## THE TASK
Below are some records. Copy every line in them that holds "Tanzania".

_ _ _ _ _ _ _

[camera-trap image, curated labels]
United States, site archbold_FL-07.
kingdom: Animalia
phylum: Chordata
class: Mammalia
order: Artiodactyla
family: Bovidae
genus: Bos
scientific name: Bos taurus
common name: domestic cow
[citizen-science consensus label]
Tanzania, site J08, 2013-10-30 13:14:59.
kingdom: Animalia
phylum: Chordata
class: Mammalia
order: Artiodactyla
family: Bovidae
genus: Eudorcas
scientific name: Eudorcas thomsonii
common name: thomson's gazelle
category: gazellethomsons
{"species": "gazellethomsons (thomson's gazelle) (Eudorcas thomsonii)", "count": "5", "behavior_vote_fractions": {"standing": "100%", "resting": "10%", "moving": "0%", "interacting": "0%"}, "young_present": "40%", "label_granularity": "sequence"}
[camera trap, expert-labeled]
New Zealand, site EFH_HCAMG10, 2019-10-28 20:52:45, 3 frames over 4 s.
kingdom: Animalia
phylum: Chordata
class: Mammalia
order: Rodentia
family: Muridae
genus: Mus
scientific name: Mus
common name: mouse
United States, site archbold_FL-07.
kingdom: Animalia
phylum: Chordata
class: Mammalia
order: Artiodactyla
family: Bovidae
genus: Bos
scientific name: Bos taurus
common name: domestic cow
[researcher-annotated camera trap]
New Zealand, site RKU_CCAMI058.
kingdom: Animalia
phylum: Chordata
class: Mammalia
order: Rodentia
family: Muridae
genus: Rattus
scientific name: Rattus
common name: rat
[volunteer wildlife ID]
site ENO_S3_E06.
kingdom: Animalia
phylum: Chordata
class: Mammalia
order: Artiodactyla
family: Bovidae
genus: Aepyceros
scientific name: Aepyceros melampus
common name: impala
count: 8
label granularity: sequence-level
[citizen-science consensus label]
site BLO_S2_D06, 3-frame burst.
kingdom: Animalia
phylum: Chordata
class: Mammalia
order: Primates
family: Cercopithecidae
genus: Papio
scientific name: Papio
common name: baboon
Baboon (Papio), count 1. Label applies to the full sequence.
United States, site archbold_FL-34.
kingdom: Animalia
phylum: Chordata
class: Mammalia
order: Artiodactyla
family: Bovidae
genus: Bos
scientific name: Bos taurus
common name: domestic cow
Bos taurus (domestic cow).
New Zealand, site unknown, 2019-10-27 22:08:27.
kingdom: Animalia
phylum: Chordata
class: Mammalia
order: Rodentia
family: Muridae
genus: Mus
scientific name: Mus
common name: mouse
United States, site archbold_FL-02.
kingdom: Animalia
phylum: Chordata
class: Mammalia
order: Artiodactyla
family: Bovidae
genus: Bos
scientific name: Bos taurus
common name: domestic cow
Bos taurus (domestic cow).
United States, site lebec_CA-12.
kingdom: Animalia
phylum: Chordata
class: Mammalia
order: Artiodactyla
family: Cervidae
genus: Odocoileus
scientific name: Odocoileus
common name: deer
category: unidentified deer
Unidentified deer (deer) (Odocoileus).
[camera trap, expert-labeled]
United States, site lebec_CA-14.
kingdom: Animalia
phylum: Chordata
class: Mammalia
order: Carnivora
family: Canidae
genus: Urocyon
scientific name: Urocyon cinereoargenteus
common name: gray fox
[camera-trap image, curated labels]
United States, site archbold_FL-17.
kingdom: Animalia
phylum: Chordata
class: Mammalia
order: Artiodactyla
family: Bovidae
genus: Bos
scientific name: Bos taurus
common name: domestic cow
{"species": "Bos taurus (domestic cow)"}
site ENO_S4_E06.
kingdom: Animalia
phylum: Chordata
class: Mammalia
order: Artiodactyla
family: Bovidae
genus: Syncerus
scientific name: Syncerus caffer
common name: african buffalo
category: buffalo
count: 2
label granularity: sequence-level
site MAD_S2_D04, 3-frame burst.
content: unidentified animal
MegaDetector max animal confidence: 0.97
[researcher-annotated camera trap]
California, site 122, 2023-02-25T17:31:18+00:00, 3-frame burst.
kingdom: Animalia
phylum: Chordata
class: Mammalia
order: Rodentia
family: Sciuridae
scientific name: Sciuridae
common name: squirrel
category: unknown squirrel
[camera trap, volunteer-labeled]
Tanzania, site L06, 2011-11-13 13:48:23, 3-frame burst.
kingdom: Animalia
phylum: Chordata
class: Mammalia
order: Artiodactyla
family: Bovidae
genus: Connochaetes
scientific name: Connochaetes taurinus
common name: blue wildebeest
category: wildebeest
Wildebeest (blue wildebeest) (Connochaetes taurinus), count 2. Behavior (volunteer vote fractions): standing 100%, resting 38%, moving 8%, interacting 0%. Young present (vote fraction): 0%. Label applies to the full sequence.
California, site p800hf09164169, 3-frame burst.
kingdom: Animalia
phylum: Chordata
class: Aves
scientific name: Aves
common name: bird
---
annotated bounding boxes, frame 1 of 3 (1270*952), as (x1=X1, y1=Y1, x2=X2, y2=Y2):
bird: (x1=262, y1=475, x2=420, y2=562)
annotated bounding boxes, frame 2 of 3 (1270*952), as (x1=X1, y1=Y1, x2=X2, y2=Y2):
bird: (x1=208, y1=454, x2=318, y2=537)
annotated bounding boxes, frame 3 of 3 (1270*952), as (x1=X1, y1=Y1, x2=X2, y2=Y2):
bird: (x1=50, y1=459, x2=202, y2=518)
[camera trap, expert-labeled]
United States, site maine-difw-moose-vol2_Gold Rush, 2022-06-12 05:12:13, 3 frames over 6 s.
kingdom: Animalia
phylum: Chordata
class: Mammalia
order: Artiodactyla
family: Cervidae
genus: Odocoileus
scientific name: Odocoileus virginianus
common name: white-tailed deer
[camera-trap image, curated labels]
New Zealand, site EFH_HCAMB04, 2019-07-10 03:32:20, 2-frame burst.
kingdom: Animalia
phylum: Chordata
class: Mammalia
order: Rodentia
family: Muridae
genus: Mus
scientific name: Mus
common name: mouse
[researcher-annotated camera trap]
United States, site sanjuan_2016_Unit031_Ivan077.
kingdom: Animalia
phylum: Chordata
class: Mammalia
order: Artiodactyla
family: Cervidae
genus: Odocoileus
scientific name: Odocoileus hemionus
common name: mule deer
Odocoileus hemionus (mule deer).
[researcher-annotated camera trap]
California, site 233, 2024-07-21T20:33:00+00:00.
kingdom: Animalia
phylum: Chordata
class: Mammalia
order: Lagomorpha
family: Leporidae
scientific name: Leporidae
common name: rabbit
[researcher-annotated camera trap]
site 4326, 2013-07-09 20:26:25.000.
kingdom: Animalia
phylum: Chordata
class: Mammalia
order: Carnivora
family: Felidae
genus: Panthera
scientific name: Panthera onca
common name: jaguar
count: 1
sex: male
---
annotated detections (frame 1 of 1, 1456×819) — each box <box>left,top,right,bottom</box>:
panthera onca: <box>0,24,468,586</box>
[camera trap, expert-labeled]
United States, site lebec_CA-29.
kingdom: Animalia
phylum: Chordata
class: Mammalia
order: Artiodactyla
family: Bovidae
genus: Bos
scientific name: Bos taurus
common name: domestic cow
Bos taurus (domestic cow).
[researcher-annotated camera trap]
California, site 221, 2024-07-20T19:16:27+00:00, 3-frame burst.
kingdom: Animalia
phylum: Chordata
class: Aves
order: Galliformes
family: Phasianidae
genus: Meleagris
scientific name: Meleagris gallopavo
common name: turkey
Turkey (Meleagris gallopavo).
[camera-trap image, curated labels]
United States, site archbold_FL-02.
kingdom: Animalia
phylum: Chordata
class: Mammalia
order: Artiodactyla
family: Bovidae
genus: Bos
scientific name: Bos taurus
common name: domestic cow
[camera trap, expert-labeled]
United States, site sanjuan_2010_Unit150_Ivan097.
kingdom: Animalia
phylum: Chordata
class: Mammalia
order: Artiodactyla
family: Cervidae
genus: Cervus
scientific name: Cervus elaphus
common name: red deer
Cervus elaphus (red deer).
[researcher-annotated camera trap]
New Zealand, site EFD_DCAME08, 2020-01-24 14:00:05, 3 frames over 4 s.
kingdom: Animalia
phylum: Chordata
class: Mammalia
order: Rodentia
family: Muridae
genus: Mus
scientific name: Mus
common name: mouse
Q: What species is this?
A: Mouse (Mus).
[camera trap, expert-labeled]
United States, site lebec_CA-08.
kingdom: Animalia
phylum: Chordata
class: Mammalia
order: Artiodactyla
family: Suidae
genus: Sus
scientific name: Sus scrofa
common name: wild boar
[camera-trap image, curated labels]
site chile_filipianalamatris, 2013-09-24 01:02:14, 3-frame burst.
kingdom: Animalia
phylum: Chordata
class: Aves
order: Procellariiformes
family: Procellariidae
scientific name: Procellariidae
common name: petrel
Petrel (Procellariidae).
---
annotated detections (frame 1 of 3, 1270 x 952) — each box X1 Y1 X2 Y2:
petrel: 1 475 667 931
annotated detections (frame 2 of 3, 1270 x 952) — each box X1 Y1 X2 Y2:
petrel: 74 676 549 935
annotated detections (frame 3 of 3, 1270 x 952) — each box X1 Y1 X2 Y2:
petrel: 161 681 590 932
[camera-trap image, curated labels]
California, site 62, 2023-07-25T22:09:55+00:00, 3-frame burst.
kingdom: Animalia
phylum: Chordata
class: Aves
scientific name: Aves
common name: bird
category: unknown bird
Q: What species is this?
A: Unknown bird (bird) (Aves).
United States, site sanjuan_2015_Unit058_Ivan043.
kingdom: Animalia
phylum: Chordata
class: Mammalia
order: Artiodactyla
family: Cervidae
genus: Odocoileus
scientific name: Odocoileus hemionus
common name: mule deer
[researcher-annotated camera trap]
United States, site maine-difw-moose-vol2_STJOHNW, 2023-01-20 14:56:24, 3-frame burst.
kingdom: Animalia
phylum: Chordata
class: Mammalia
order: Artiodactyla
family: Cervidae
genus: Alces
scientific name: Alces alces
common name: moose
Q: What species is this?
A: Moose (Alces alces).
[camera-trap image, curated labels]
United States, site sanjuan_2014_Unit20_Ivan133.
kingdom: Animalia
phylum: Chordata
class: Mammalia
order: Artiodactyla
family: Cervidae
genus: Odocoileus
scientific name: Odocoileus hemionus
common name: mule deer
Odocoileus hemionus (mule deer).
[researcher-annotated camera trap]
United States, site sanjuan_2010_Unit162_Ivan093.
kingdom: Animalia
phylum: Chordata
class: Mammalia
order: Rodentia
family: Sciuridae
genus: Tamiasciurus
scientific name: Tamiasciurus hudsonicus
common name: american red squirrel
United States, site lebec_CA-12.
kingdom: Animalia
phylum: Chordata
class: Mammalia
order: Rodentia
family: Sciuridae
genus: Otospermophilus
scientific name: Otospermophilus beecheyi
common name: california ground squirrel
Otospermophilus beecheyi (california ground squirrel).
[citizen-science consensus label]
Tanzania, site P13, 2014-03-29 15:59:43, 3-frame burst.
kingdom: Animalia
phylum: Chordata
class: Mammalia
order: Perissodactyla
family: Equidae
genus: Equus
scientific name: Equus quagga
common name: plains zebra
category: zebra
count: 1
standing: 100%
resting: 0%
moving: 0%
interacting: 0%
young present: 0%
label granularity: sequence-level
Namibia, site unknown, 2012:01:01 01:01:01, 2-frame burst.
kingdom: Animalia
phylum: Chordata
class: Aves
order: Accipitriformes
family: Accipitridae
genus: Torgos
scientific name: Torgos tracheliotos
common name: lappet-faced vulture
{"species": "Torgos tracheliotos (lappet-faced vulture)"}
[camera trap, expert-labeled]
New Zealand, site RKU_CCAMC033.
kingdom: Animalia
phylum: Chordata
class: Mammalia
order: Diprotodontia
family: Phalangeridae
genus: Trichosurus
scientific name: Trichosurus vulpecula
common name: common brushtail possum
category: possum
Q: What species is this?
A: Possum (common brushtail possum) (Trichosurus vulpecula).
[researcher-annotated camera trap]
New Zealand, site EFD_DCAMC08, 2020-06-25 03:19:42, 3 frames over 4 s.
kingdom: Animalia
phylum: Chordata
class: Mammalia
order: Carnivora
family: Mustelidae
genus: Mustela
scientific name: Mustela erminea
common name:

_ _ _ _ _ _ _

## SOLVED PROBLEM
Tanzania, site J08, 2013-10-30 13:14:59.
Tanzania, site L06, 2011-11-13 13:48:23, 3-frame burst.
Tanzania, site P13, 2014-03-29 15:59:43, 3-frame burst.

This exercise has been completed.